[Records from a dataset]
-- Begin --
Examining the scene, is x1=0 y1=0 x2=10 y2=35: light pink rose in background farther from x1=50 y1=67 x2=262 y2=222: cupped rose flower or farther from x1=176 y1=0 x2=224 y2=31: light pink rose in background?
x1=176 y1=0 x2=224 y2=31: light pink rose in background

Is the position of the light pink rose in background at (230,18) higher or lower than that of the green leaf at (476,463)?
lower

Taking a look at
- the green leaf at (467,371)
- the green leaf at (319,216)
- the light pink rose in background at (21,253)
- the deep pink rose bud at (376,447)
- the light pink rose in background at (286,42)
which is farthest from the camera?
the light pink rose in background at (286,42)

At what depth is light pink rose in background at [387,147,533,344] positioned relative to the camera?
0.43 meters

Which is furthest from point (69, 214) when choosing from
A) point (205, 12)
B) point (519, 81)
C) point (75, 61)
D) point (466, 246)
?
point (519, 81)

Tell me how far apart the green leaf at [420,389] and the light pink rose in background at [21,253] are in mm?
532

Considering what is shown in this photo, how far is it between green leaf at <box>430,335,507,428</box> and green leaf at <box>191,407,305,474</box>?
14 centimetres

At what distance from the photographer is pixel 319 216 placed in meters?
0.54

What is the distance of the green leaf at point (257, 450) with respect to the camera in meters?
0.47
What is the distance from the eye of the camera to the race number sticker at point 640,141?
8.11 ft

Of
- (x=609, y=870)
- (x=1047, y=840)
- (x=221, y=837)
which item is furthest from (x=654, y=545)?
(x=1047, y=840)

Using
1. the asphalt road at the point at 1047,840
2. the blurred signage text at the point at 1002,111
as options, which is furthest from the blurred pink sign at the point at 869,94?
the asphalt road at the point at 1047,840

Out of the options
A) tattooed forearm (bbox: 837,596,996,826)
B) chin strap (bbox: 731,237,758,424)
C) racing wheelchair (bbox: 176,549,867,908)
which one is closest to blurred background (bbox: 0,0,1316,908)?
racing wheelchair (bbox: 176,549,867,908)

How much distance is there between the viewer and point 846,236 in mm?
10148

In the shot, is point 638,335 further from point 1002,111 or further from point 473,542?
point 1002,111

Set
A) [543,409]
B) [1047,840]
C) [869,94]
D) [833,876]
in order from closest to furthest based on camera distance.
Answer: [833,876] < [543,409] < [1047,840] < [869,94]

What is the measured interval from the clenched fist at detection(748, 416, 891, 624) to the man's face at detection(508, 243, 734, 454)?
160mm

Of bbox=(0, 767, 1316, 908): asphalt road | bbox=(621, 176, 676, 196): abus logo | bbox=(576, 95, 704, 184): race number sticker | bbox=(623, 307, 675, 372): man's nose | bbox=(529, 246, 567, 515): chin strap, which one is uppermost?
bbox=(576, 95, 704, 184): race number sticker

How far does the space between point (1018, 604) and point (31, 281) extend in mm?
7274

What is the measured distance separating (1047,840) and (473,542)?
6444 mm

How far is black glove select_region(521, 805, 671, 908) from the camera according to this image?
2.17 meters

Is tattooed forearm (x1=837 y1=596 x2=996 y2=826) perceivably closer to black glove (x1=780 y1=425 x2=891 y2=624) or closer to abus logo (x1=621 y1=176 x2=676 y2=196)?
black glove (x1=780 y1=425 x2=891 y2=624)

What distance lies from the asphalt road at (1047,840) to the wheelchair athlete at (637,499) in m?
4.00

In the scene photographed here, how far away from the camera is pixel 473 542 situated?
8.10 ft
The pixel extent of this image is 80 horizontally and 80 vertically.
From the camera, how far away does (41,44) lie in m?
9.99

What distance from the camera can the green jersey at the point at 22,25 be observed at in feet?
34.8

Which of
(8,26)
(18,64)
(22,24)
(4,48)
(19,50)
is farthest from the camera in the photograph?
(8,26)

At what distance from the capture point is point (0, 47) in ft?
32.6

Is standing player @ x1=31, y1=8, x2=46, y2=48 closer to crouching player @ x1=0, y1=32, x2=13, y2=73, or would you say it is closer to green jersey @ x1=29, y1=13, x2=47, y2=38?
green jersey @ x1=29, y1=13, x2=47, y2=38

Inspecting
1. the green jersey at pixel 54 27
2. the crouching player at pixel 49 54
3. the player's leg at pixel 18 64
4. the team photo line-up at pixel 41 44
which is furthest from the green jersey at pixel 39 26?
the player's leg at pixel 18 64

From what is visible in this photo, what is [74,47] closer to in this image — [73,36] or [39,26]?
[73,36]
-- End --
→ **Job**
Reproduce every one of the lines above word for word, with nothing left out or altered.

→ **Reply to the task**
Examining the scene, is x1=0 y1=0 x2=10 y2=35: light pink rose in background farther from x1=50 y1=67 x2=262 y2=222: cupped rose flower or farther from x1=176 y1=0 x2=224 y2=31: light pink rose in background?
x1=176 y1=0 x2=224 y2=31: light pink rose in background

Is the position of the light pink rose in background at (230,18) higher or lower than that of the green leaf at (476,463)?
lower

Taking a look at
- the green leaf at (467,371)
- the green leaf at (319,216)
- the light pink rose in background at (21,253)
- the deep pink rose bud at (376,447)
- the light pink rose in background at (286,42)
which is farthest from the camera?
the light pink rose in background at (286,42)

At what depth is light pink rose in background at [387,147,533,344] positioned relative to the camera?
0.43 meters

Which is furthest from point (69, 214) when choosing from
A) point (205, 12)
B) point (519, 81)
C) point (75, 61)
D) point (466, 246)
?
point (519, 81)

Tell me how far apart the green leaf at [420,389] and the light pink rose in background at [21,253] are in mm?
532

Considering what is shown in this photo, how far is it between green leaf at <box>430,335,507,428</box> and green leaf at <box>191,407,305,474</box>?
14 centimetres

At what distance from the photographer is pixel 319 216 placed in meters?
0.54

What is the distance of the green leaf at point (257, 450) with respect to the camera in meters?
0.47
What is the distance from the eye of the camera to the race number sticker at point 640,141?
8.11 ft

Of
- (x=609, y=870)
- (x=1047, y=840)
- (x=221, y=837)
which item is furthest from (x=654, y=545)?
(x=1047, y=840)

Using
1. the asphalt road at the point at 1047,840
2. the blurred signage text at the point at 1002,111
as options, which is furthest from the blurred pink sign at the point at 869,94?
the asphalt road at the point at 1047,840

Out of the options
A) tattooed forearm (bbox: 837,596,996,826)
B) chin strap (bbox: 731,237,758,424)
C) racing wheelchair (bbox: 176,549,867,908)
which one is closest to blurred background (bbox: 0,0,1316,908)?
racing wheelchair (bbox: 176,549,867,908)

How much distance is there between the viewer and point 846,236 in mm?
10148

In the shot, is point 638,335 further from point 1002,111 or further from point 473,542?
point 1002,111

Set
A) [543,409]
B) [1047,840]
C) [869,94]
D) [833,876]
in order from closest to furthest based on camera distance.
Answer: [833,876] < [543,409] < [1047,840] < [869,94]

What is the measured interval from the clenched fist at detection(748, 416, 891, 624) to the man's face at detection(508, 243, 734, 454)?
160mm

Of bbox=(0, 767, 1316, 908): asphalt road | bbox=(621, 176, 676, 196): abus logo | bbox=(576, 95, 704, 184): race number sticker | bbox=(623, 307, 675, 372): man's nose | bbox=(529, 246, 567, 515): chin strap, which one is uppermost?
bbox=(576, 95, 704, 184): race number sticker

How far does the space between point (1018, 604) and point (31, 281) extend in mm?
7274

What is the measured distance separating (1047,840) and (473,542)?
6444 mm

How far is black glove select_region(521, 805, 671, 908) from the camera according to this image?
2.17 meters

Is tattooed forearm (x1=837 y1=596 x2=996 y2=826) perceivably closer to black glove (x1=780 y1=425 x2=891 y2=624) or closer to abus logo (x1=621 y1=176 x2=676 y2=196)?
black glove (x1=780 y1=425 x2=891 y2=624)

What distance lies from the asphalt road at (1047,840) to the wheelchair athlete at (637,499) in m?
4.00

In the scene photographed here, how far away from the camera is pixel 473 542 situated?
8.10 ft
The pixel extent of this image is 80 horizontally and 80 vertically.
From the camera, how far away does (41,44) lie in m?
9.99

What distance from the camera can the green jersey at the point at 22,25 be observed at in feet?
34.8

Which of
(8,26)
(18,64)
(22,24)
(4,48)
(19,50)
is farthest from the camera in the photograph?
(8,26)

At what distance from the capture point is point (0, 47) in ft?
32.6

Is standing player @ x1=31, y1=8, x2=46, y2=48 closer to crouching player @ x1=0, y1=32, x2=13, y2=73, or would you say it is closer to green jersey @ x1=29, y1=13, x2=47, y2=38?
green jersey @ x1=29, y1=13, x2=47, y2=38

Inspecting
1. the green jersey at pixel 54 27
2. the crouching player at pixel 49 54
3. the player's leg at pixel 18 64
4. the team photo line-up at pixel 41 44
which is furthest from the green jersey at pixel 39 26?
the player's leg at pixel 18 64

From what is visible in this photo, what is [74,47] closer to in this image — [73,36] or [39,26]?
[73,36]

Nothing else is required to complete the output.